The next task was to change the home/away and make/ miss columns from strings to numerical values. A home game is now represented by a 0 while an away game is now a 1. A shot make is now represented by a 1 while a shot miss is now a 0. I then noticed an error in the touch time variable where some shots have recorded data with negative values. To maintain data integrity, I removed these shots. Additionally, I created a column to represent cumulative points in a game when a player shoots. Therefore, every time player made a shot throughout the game, the number of points they scored is added.

Lastly, before visualizing the data, I generated a column to represent the month numerically in which the game was played. This was performed by taking the matchup column and reading the first three characters of the string, which represented the month. The matchup column was then removed.

After creating the above scatter plot matrix and correlation matrix for each variable, it can initially be declared that there are not many strong relationships. Many of the variable pairs with higher relationships with each other are expected and can be explained by using basketball knowledge. If a player shoots more, defenders will most likely guard them closely. If a player dribbles and touches the ball more, defenders will also defend them closer. These are understandable as defenses will want to guard better players and scorers closer because they will handle the ball more and shoot frequently throughout the game. Also, besides some very close shots, if a player shoots further away from the basket, they will be guarded softer.

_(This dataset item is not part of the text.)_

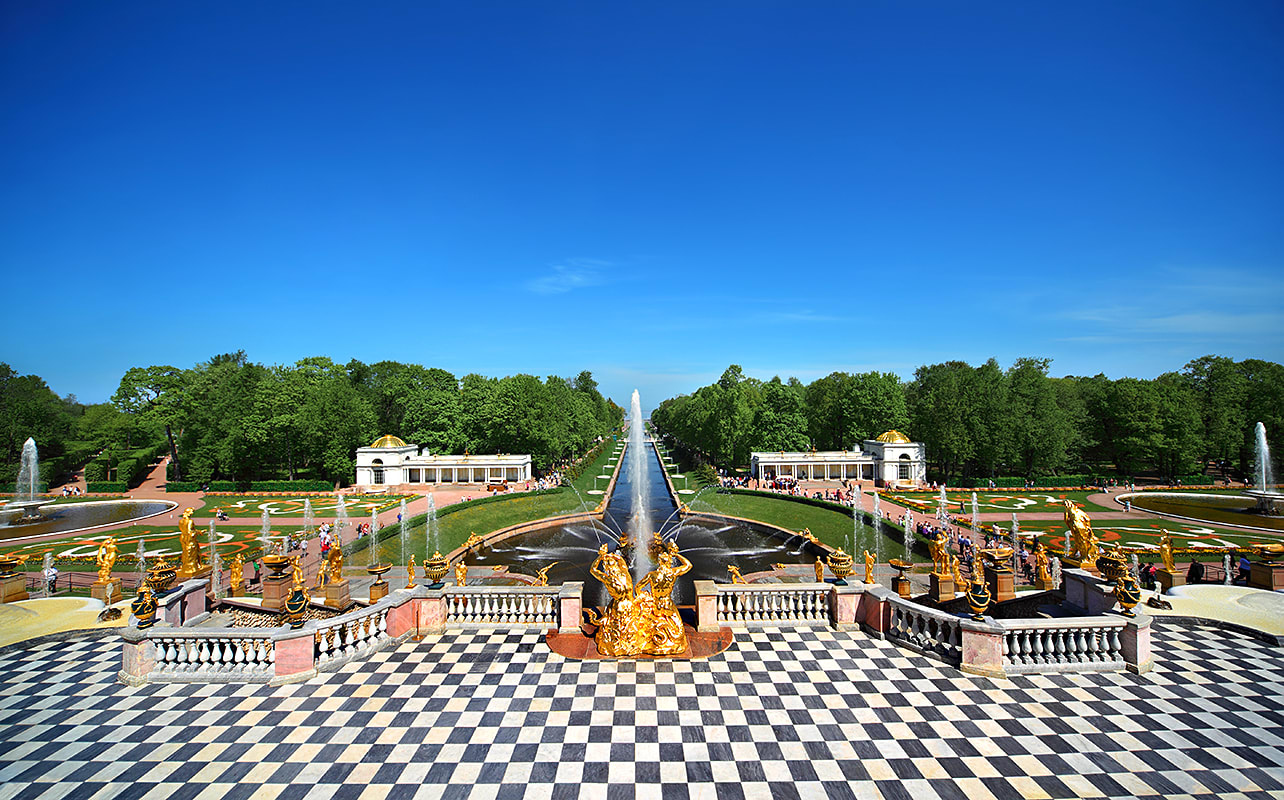 peterhof palace st petersburg russia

More scatter plots were articulated in hopes of finding some intriguing relationships. These take into account the makes and misses of the shots and are graphed against total points. Only the significant ones were added below.

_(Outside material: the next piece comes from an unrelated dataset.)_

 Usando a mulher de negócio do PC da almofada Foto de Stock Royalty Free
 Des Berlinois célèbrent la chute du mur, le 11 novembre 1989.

It is exhibited that there are many more misses at long distances compared to short, which is expected. However, players with more points tend to shoot more close and 3-point shots rather than mid-range. There are more makes when the shot is taken early in the shot clock instead of late, and there are more makes earlier in the game compared to later, especially in overtime. It is also interesting to see defenders progressively guarding players closer as they have more points. Being very far away from the shot as a defender leads to a make almost every time if above around 20 feet.

Principal Component Analysis (PCA)

Due to there being more than 3 variables currently in the data, PCA is used to reduce the dimensionality without losing a large amount of information. In order to use PCA on the data, I removed the non-continuous variables, which were shot result, location, period, and month. To visualize how the data was reduced to 2 and 3 dimensions, the graphs take into account shot result, location, period, and month.

2-Dimensions

From these graphs, we are able to see how shot result, location, months, and quarters were separated by the PCA. Location is the only variable that is not distinguishable while quarter seems to be the most distinguishable.

3-Dimensions

From these graphs, we are able to see how shot result, location, months, and quarters were separated by the PCA after the 3-D reduction. Location and months are not as distinguishable while quarter still seems to be the most.

K-Means Clustering

As mentioned earlier in the project, K-Means will be used for the clustering analysis of the shot data. K-Means was the best option compared to hierarchical clustering due to the dataset being very large. The first step of the modeling was determining how many clusters to use. Based on the inertia method visualized below, the graph shows that 4 clusters will be the best option

Clustering the 2-dimensional and 3-dimensional data yielded the following results:

It was very interesting to see how similar the 2-dimensional model and 3-dimensional model were. Almost the identical shape of data was produced for each cluster. With both models showing cluster results that are highly discrete, the decision for using 4 clusters seemed to be a success.

Clustering Analysis

Referring back to the goal of the project to uncover and analyze the shots in order to achieve a better understanding of how shots were taken in that year, the clusters can represent different kinds of shots. With 4 clusters, each one will represent and be treated as a separate type of shot. To interpret the differences between these clusters, each variable was plotted according to the different clusters with the exception of location. Location showed variability between the clusters and seemed meaningless to include. For the continuous variables, instead of displaying counts the mean for each cluster was calculated.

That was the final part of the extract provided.